Work to complete
A. Check each statement against the cheese ravioli lasagna recipe and answer yes or no, quoting the words of the recipe that settle it: (i) The oven is preheated to 375. (ii) The baking dish should be greased. (iii) Fat is drained off after the sausage is cooked.
B. From the cheese ravioli lasagna recipe, list every ingredient measured in cups (C.), with its amount.
C. Answer these from the cheese ravioli lasagna recipe:
(i) How much Italian sausage does it call for?
(ii) About how much pasta sauce goes in the bottom of the baking dish?
(iii) Over what heat is the sausage cooked?
START Excerpt provided
Friday, December 31, 2010

Cheese Ravioli Lasagna



Easy and very tastey. This was a win all the way around!

What's Needed:

2 24 oz. jars pasta sauce with tomato and basil
12 oz. bulk Italian sausage
2 C. chopped tomatoes
1 15-oz. carton ricotta cheese
1/2 C. milk
1/4 tsp. ground nutmeg
2 9-oz. packages refrigerated light cheese-filled ravioli
1 1/2 C. shredded part-skim mozzerella cheese

1. Preheat oven to 375. Spread about 1/2 C. of the pasta sauce in the bottom of an ungreased 9x13-inch baking dish. Set the remaining pasta sauce aside.

2. In a skillet, cook sausage over medium-high heat until cooked through. Drain off fat. Stir the remaining pasta sauce and chopped tomatoes into cooked sausage; set aside.
END Excerpt provided
START Source data
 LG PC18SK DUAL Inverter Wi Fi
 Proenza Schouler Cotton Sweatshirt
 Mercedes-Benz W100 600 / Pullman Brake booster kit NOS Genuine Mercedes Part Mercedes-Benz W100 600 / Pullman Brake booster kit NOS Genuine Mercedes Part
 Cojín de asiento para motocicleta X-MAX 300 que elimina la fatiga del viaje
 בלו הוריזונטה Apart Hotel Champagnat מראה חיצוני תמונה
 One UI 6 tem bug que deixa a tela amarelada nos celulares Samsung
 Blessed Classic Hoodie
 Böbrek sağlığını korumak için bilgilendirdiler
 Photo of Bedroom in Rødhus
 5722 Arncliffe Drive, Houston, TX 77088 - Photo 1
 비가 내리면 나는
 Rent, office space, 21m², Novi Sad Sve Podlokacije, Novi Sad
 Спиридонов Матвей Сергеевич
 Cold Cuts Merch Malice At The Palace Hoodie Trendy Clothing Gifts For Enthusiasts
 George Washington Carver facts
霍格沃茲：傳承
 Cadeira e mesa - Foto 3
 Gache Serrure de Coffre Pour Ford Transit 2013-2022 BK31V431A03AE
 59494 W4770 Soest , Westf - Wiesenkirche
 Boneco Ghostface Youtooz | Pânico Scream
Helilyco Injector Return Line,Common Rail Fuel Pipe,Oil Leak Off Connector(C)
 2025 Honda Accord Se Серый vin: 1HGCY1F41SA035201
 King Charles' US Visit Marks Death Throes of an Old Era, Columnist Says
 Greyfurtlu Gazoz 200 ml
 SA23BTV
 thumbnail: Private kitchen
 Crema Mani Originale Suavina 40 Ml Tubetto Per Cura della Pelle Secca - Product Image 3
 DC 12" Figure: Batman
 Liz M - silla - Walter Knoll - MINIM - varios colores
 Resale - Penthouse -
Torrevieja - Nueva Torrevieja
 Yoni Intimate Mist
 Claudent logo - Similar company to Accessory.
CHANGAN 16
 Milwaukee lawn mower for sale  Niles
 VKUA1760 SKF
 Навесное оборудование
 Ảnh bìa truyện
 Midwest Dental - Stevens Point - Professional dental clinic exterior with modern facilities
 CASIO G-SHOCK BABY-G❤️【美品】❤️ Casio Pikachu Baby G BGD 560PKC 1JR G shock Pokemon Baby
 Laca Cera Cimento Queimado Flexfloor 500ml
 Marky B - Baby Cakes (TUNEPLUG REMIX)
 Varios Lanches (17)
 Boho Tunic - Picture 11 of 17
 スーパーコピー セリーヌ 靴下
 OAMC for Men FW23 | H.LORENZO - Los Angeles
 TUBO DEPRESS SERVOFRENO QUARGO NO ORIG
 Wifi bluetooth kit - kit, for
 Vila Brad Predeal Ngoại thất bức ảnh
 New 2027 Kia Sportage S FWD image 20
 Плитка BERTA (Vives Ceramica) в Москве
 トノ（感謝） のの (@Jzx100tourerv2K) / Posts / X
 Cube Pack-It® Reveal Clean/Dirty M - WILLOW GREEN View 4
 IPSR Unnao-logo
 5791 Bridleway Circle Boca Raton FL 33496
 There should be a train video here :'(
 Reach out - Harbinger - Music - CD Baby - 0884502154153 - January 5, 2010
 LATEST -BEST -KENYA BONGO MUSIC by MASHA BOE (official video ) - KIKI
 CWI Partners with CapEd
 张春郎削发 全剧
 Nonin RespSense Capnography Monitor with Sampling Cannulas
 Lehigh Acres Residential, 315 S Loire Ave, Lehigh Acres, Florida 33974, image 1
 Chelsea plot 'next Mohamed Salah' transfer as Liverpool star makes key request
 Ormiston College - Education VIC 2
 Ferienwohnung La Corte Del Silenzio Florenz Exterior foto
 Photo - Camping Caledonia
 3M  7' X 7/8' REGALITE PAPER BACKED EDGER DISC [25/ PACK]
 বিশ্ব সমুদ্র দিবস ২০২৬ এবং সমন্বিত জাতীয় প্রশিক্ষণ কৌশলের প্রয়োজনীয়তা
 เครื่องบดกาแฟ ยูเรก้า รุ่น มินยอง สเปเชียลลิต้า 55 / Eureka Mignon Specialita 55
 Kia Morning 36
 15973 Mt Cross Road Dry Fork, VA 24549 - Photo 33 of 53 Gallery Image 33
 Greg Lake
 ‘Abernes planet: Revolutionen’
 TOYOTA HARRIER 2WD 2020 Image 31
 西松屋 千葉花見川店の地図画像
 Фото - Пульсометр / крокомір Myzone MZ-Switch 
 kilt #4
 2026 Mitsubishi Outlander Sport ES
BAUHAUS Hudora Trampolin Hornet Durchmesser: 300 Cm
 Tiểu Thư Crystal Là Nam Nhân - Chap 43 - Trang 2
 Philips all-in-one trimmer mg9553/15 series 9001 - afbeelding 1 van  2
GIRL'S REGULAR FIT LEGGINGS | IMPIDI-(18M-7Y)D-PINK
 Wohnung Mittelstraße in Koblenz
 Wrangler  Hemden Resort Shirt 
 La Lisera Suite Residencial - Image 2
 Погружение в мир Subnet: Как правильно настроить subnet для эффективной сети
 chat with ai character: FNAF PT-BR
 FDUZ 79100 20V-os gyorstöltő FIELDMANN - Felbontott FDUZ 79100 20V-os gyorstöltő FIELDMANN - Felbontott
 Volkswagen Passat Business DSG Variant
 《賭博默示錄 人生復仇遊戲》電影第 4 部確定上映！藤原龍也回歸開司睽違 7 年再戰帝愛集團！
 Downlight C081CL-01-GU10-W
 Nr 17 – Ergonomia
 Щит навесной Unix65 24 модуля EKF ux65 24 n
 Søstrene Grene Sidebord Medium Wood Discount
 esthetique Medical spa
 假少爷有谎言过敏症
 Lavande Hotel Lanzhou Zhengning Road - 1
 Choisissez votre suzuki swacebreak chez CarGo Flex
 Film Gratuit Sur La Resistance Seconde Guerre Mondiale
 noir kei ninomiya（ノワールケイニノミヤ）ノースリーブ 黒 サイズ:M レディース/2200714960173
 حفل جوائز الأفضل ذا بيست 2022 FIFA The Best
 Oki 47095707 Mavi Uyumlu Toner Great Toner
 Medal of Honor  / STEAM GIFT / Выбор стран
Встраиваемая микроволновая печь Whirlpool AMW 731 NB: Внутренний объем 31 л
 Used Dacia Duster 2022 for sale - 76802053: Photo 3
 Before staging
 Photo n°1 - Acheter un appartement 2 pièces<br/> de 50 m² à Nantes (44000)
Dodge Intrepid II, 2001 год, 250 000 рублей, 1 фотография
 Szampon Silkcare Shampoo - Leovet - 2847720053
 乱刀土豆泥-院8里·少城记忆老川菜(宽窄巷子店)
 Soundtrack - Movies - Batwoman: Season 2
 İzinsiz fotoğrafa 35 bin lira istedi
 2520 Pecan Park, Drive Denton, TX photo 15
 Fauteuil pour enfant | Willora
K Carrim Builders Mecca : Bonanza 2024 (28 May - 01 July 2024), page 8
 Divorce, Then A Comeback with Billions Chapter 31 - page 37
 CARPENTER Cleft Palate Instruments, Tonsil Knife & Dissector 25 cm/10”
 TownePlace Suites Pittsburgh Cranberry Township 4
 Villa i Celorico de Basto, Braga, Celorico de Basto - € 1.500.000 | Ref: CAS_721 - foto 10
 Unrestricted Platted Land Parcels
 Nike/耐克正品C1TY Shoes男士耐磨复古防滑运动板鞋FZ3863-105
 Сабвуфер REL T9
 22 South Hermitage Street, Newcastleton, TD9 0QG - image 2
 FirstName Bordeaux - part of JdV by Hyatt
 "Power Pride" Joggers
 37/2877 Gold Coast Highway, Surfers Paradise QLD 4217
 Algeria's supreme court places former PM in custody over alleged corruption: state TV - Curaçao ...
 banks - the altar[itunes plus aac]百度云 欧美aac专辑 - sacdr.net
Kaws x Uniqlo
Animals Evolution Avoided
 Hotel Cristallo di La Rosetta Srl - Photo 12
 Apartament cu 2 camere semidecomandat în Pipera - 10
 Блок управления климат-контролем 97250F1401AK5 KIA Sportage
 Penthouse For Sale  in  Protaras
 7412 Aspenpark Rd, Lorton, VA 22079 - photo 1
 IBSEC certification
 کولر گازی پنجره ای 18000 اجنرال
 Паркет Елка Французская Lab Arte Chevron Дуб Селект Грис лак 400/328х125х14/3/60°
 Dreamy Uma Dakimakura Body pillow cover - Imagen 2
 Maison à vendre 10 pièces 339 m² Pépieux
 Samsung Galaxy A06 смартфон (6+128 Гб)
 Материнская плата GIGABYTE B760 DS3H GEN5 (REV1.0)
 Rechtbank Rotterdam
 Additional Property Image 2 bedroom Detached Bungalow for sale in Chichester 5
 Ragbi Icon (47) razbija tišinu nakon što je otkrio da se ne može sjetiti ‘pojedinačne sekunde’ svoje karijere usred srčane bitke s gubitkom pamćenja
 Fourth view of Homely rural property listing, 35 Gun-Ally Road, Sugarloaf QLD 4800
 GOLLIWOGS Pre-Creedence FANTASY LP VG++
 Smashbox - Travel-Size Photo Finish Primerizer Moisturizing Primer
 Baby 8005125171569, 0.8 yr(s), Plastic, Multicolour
END Source data
Results by task
A.
(i) Yes: "Preheat oven to 375."
(ii) No: "an ungreased 9x13-inch baking dish"
(iii) Yes: "Drain off fat."

B.
- 2 C. chopped tomatoes
- 1/2 C. milk
- 1 1/2 C. shredded part-skim mozzerella cheese

C.
(i) 12 oz.
(ii) About 1/2 C.
(iii) Medium-high heat